Thanks for the good point, that sounds about right.
Wife on ipad often does not turn off the VPN and probably often get a connection from different devices.
I'll see what I can do.
Quote from: Edelweiss on Oct 03, 2022, 01:08 PMI'll see what I can do.
What is there to think about? ;) Thinking too much can give you a headache. :)
You have to do it. Issue a separate certificate for each person, and you will be happy and have peace at home. :) :) :)
There could be several reasons for the instability of your OpenVPN connection.

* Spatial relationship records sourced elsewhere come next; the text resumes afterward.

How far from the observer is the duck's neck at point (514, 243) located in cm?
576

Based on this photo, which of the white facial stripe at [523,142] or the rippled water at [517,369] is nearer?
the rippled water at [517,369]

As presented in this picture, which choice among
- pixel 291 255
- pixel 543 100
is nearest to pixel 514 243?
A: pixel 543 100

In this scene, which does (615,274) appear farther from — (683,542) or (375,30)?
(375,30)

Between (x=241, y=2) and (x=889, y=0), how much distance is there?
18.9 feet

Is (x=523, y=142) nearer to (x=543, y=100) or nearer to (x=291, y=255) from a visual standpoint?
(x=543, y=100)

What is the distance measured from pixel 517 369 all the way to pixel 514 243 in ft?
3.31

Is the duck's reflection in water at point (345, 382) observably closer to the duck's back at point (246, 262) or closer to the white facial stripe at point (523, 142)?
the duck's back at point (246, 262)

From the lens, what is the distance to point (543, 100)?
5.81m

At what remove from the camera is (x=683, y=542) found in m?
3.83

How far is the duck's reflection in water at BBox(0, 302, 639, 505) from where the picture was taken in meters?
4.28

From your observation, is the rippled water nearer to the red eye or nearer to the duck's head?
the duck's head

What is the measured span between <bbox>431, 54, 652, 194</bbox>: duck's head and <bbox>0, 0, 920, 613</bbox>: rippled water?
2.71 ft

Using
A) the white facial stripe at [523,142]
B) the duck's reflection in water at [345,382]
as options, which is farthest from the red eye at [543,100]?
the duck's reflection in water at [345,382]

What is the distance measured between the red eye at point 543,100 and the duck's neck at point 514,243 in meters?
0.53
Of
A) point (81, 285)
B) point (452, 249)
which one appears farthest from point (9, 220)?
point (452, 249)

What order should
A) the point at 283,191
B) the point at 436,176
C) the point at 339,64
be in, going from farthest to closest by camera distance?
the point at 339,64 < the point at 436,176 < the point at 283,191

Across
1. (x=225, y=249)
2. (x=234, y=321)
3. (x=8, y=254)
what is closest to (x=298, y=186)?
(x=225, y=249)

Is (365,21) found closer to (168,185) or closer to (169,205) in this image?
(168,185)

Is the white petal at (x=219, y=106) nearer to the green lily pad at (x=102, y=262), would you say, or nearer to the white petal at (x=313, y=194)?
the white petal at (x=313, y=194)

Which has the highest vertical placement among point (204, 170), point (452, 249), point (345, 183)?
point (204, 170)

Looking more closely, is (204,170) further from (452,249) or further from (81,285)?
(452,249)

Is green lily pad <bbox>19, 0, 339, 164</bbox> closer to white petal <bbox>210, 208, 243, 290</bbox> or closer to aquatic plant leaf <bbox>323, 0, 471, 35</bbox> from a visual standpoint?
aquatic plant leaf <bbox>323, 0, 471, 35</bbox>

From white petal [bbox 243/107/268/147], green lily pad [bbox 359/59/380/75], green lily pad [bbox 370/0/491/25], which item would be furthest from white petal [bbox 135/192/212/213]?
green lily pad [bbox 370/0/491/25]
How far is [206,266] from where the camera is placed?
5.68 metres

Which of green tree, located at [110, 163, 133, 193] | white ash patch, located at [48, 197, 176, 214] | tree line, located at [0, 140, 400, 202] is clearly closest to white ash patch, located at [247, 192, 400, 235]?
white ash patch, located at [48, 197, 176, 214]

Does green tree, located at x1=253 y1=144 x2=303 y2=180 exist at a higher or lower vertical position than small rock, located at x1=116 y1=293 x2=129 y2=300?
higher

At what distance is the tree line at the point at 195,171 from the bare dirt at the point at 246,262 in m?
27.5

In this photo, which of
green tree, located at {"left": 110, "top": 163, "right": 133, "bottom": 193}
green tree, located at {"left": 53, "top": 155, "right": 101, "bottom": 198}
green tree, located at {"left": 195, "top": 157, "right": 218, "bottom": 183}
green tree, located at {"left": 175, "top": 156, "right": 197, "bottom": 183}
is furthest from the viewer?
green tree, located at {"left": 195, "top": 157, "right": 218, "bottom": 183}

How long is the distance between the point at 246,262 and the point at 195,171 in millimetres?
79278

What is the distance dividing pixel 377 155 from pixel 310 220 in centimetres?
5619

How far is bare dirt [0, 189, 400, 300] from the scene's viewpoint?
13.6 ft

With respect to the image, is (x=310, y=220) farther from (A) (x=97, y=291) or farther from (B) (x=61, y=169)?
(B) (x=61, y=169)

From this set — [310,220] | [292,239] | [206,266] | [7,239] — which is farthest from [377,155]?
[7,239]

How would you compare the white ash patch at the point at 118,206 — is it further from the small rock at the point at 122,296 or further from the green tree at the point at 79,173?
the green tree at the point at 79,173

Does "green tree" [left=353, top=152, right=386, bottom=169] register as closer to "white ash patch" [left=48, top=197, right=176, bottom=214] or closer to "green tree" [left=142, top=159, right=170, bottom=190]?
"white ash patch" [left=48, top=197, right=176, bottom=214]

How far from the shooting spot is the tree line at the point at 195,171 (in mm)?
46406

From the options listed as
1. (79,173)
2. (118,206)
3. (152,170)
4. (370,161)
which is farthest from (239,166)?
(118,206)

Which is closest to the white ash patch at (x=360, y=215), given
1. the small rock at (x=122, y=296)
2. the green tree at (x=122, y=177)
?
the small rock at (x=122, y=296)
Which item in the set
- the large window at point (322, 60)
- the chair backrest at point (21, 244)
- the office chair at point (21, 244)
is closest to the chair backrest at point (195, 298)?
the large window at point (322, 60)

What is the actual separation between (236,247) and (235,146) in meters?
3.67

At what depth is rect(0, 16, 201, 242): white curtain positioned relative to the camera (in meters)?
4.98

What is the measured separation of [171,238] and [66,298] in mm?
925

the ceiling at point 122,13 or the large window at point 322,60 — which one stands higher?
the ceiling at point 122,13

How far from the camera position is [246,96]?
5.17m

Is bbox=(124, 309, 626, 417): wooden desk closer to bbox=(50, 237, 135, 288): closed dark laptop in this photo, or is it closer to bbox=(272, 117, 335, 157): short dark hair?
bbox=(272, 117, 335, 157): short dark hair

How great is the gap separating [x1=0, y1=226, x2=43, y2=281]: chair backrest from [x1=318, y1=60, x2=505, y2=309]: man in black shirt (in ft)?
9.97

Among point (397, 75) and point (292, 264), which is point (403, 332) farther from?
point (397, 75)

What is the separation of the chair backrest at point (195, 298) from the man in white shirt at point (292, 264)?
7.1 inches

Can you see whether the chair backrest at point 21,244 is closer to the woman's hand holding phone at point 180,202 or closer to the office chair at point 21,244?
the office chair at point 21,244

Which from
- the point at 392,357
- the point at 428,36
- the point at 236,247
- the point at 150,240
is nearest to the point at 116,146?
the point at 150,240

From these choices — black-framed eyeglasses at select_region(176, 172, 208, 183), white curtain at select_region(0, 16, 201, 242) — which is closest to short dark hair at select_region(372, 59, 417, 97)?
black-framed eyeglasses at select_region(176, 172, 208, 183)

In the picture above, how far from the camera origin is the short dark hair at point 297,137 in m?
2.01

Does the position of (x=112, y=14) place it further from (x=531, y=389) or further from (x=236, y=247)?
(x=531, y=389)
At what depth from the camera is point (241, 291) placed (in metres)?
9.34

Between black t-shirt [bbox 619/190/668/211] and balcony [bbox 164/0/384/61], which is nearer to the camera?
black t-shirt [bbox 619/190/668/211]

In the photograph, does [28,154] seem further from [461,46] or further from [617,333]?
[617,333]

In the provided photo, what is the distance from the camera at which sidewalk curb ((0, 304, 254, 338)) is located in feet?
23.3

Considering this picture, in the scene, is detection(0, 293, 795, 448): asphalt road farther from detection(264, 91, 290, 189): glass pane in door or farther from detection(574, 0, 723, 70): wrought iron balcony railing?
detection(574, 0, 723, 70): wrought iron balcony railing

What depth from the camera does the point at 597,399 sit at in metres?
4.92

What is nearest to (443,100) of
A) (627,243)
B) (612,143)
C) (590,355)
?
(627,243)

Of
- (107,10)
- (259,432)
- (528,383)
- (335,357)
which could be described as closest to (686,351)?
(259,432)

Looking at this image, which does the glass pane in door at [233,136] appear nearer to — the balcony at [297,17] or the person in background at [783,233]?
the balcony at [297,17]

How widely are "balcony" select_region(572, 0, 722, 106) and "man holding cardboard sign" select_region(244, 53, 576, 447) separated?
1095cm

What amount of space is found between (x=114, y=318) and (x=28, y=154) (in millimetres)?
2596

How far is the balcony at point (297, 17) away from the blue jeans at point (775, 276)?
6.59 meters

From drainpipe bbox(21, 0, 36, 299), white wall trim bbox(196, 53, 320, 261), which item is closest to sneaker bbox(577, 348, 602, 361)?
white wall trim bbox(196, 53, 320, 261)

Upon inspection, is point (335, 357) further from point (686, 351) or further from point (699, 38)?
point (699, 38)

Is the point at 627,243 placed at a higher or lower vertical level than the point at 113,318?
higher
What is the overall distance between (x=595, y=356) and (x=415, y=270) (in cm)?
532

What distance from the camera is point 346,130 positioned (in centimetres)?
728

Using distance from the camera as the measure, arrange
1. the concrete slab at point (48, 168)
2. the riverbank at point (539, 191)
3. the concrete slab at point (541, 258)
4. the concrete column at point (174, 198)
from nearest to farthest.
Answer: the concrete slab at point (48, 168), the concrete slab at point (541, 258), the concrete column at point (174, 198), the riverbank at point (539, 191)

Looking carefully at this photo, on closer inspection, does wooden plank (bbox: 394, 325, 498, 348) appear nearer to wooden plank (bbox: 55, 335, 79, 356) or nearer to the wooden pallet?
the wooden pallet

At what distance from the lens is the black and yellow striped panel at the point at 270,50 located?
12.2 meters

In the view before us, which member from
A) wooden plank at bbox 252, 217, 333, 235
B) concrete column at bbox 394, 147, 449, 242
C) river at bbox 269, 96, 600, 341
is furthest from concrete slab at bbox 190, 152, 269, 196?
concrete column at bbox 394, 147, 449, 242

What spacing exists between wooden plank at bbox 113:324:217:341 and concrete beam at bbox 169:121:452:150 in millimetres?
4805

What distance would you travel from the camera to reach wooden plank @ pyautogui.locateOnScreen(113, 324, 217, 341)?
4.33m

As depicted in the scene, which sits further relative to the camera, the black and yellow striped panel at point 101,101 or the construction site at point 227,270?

Here are a few suggestions to try and improve its stability:
1. Check server resources: Ensure that the VPS has sufficient resources, such as CPU, memory, and bandwidth, to handle the VPN traffic along with the small business card site. DigitalOcean offers different plans, so you might consider upgrading to a higher-tier plan if necessary.
2. Optimize VPN configuration: Review the OpenVPN configuration file and ensure that it is properly optimized for your specific use case. You may find guidance on OpenVPN's dоcumentation or online forums to optimize the configuration based on your requirements.
3. Test different VPN protocols: OpenVPN supports various protocols, such as UDP and TCP. Try switching between them to see if one provides better stability. Sometimes, certain networks can cause issues with specific protocols, so experimenting with different options might help.
4. Modify firewall settings: Ensure that the VPS firewall is not overly restrictive and is allowing the necessary traffic for the VPN connection. Check if any firewall rules or security groups are interfering with the VPN traffic and adjust them accordingly.
5. Monitor network connectivity: Keep an eye on the network connectivity between your VPS and the clients. Tools like ping or traceroute can help identify any network connectivity issues. This information can be useful when troubleshooting or contacting the VPS provider's support team.
6. Contact DigitalOcean support: If the issue persists, it may be worth reaching out to DigitalOcean support for assistance. They can investigate further and provide recommendations specific to your setup.